Rain in Ohio is drowning crops and preventing others from being planted altogether, according to agriculture specialists.
Two to three million acres of corn won't be planted in Ohio alone and analysts predict between four million and five million acres of soybeans across the country will go unplanted, Matthew Roberts, an agricultural economist at Ohio State University, told The (Toledo) Blade.
This year, 12 percent of corn is in poor condition — twice as much as there was a year ago — due to rainfall, and weekly Ohio reports indicate more than 60 percent of farm topsoil had a water surplus.
"There's a lot of ponding in fields," Roberts said. "We don't necessarily have widespread flooding, but what we do have is steady hard rains that keep fields from being able to drain and dry."
Between June 15 and June 29, areas in central Ohio received anywhere from four inches of rain to more than 9 inches.
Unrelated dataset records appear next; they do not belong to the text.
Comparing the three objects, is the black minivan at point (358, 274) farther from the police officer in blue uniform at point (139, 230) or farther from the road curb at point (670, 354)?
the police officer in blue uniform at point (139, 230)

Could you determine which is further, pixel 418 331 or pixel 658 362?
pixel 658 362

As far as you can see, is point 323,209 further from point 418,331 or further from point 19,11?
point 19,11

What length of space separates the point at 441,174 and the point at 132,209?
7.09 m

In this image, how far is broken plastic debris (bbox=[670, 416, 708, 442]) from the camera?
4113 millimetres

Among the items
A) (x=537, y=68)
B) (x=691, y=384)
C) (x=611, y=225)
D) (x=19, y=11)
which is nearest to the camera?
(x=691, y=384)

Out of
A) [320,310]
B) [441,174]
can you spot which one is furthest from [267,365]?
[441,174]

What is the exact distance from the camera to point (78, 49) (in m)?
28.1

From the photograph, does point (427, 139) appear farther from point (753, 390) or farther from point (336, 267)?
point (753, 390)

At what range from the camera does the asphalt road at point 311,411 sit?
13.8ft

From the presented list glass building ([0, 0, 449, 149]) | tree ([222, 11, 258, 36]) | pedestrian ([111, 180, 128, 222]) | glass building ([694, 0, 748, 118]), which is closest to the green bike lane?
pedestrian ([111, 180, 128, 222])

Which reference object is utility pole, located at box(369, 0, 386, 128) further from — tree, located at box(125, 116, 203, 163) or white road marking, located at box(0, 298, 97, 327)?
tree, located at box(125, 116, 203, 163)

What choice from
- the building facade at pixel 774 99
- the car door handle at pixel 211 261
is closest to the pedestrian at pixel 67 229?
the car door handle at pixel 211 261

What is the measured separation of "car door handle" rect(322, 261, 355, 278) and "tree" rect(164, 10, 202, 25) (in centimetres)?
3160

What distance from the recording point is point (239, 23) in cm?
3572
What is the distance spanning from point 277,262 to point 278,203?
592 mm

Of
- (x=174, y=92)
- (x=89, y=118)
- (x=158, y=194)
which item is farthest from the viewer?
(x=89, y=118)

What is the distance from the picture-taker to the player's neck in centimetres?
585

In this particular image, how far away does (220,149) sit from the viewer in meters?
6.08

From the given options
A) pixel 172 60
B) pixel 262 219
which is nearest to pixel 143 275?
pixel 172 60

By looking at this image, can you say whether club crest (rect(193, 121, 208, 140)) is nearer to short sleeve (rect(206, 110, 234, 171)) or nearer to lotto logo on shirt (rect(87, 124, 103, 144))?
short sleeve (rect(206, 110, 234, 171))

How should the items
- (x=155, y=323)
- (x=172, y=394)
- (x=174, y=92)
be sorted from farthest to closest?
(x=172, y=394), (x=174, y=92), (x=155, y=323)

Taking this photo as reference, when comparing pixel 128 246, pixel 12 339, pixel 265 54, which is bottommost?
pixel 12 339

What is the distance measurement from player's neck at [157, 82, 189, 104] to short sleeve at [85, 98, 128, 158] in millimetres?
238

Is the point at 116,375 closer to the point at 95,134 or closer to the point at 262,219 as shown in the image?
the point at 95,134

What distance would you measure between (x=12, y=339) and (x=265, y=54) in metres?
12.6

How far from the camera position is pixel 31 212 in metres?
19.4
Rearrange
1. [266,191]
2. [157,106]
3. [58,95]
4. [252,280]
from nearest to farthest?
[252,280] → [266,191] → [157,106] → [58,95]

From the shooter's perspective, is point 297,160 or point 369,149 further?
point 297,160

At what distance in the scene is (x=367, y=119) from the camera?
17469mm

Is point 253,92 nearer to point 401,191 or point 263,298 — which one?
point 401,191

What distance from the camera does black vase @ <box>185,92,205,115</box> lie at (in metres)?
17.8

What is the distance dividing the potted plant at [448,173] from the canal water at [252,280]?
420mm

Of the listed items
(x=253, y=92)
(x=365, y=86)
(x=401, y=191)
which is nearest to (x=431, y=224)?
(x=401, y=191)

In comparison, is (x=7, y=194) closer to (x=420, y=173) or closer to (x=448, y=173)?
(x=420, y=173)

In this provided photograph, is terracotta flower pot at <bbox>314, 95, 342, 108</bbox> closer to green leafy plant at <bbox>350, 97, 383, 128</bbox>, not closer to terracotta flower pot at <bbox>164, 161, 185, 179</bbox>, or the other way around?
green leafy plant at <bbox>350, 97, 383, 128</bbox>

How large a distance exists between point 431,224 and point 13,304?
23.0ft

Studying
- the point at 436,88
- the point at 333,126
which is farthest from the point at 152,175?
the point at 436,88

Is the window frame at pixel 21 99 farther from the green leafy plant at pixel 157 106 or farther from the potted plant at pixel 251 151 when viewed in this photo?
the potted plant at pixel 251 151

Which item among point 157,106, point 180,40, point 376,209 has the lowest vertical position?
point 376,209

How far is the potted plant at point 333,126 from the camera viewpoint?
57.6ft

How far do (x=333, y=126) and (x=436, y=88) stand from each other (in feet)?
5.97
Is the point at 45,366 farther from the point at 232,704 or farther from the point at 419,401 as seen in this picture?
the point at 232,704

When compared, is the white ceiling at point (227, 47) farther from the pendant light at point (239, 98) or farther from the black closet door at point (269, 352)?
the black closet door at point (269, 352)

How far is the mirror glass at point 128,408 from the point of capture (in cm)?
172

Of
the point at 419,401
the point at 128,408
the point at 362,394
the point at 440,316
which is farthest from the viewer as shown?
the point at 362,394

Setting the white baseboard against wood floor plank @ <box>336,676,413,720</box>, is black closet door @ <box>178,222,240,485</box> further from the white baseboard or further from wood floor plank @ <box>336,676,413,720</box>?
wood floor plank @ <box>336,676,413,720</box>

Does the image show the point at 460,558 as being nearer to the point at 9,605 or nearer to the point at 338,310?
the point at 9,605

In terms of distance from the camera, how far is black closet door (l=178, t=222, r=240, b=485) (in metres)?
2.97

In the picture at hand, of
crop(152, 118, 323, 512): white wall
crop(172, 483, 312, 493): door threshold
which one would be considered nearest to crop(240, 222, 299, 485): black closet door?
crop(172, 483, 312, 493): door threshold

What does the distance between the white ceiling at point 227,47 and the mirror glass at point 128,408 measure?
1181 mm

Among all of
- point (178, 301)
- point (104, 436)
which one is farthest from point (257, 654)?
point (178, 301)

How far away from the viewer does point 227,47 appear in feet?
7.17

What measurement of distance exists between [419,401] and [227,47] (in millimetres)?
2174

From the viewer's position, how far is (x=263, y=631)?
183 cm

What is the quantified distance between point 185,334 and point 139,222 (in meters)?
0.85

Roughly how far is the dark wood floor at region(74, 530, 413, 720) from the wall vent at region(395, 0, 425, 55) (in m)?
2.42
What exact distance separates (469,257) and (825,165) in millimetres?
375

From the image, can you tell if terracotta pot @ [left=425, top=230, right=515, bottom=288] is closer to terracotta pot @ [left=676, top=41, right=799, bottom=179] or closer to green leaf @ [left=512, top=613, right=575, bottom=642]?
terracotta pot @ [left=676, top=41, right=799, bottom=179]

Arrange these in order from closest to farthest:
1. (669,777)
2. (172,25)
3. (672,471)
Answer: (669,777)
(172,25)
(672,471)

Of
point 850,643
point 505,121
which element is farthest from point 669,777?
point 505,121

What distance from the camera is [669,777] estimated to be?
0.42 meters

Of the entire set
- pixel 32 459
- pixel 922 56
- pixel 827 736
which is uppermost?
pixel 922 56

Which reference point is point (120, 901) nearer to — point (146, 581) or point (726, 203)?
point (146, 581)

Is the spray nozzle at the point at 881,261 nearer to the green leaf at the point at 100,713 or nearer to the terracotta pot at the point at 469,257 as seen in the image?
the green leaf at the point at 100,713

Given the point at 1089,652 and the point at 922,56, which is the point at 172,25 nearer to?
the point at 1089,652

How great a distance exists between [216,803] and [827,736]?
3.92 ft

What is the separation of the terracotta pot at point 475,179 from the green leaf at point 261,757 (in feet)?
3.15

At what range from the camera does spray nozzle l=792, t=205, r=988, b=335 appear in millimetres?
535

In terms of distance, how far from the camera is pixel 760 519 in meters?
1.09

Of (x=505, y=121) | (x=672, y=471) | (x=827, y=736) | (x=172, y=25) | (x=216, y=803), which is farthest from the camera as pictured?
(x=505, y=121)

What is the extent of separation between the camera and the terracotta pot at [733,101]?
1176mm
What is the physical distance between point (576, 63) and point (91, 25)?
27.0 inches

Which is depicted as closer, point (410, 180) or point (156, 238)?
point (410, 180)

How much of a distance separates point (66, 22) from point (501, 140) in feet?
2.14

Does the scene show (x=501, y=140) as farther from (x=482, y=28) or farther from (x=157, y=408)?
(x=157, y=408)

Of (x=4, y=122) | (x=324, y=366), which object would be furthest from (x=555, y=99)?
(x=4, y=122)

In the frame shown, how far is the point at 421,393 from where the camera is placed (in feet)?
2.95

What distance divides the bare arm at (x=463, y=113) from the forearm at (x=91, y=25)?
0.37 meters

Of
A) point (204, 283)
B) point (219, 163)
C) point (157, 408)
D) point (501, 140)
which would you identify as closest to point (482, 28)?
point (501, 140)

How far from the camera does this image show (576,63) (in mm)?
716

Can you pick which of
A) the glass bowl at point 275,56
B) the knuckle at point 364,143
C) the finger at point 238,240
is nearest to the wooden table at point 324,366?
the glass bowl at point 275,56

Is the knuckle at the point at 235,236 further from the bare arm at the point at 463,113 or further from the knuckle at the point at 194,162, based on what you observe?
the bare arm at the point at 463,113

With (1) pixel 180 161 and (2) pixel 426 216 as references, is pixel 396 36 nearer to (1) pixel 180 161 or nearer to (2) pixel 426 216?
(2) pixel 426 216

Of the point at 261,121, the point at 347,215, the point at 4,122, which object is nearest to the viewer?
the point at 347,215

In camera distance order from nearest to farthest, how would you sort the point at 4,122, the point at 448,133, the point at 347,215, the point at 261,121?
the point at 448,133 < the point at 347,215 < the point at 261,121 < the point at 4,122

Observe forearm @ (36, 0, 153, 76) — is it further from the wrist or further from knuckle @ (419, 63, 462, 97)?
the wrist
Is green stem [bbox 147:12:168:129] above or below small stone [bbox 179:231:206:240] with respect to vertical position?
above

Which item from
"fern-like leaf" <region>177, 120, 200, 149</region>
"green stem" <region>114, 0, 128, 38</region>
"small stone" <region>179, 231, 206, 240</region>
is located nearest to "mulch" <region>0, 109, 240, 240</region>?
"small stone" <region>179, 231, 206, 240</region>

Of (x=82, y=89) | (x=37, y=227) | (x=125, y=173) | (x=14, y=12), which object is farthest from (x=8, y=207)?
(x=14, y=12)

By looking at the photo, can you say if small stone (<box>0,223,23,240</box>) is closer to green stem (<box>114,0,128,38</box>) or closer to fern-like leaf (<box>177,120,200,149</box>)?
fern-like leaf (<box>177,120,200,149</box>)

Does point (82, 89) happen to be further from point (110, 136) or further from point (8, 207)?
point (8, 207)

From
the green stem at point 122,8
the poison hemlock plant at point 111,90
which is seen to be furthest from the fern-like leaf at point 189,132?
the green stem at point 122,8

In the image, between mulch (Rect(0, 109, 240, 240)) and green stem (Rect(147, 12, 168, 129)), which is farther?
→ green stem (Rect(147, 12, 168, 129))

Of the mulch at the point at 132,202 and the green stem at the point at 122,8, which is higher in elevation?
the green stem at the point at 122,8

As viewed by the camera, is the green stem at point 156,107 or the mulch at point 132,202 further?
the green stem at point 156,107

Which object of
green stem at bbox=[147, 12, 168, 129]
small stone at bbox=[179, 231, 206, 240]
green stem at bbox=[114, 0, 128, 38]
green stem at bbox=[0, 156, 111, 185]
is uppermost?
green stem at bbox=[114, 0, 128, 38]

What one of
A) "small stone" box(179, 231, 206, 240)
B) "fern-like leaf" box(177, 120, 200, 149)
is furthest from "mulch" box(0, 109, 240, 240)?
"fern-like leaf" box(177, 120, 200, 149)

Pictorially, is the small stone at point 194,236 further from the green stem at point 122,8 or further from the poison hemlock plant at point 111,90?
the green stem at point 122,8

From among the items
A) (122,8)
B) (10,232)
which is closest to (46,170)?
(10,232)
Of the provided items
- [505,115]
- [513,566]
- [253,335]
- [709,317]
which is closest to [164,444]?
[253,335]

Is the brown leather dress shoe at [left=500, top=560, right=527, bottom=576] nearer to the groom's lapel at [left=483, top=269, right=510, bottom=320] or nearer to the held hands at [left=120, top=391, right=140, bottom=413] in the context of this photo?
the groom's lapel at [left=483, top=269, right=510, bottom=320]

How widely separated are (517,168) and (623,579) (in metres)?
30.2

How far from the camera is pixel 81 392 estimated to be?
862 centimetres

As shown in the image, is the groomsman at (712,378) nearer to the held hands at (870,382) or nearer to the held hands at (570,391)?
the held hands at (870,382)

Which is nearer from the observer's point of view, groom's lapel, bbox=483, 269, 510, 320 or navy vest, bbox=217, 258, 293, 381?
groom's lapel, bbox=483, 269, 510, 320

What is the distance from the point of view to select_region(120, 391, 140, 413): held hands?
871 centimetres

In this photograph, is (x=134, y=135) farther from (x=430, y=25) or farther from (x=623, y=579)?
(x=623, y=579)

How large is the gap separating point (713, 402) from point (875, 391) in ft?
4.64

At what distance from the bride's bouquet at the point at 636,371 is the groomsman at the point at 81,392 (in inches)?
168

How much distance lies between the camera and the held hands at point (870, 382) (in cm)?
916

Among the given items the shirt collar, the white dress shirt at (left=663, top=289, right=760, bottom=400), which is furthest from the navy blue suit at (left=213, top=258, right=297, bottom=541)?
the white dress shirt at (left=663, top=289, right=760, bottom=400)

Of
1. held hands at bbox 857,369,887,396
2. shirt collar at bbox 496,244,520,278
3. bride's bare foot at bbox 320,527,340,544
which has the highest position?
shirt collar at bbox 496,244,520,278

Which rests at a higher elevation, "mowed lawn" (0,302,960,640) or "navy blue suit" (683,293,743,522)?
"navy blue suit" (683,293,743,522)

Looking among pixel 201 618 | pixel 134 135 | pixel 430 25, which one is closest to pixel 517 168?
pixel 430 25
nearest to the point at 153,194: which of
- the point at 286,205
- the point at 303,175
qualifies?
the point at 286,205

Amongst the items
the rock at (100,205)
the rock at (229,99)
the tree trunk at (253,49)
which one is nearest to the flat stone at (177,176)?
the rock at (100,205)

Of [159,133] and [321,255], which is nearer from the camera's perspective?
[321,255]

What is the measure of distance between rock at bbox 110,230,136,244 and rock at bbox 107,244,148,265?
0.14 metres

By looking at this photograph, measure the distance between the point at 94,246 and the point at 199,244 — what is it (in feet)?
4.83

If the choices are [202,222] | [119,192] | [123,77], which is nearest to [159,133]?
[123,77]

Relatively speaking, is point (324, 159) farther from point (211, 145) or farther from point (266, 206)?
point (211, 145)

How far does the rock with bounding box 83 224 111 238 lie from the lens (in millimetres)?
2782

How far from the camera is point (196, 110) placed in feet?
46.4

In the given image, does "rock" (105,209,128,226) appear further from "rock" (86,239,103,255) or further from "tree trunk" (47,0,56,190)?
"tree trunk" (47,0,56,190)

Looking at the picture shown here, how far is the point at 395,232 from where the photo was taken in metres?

And northwest Ohio has been hit particularly hard with rain.
Bret Davis, who farms 3,600 acres of soybeans and corn in central Ohio, said everything had been "perfect" until "it all went to crap."
Weeds creep in as the soil stays wet, said Peter Thomison, a corn-production specialist with Ohio State University Extension. Rot, disease and other issues dent yields and take nitrogen away from fields or too far underground for crops to reach, he told The Columbus Dispatch.
"The corn would be very well off if it would stop raining for a while," Thomison said. "We started off June a little dry. We needed the rain, but it's been too much rain."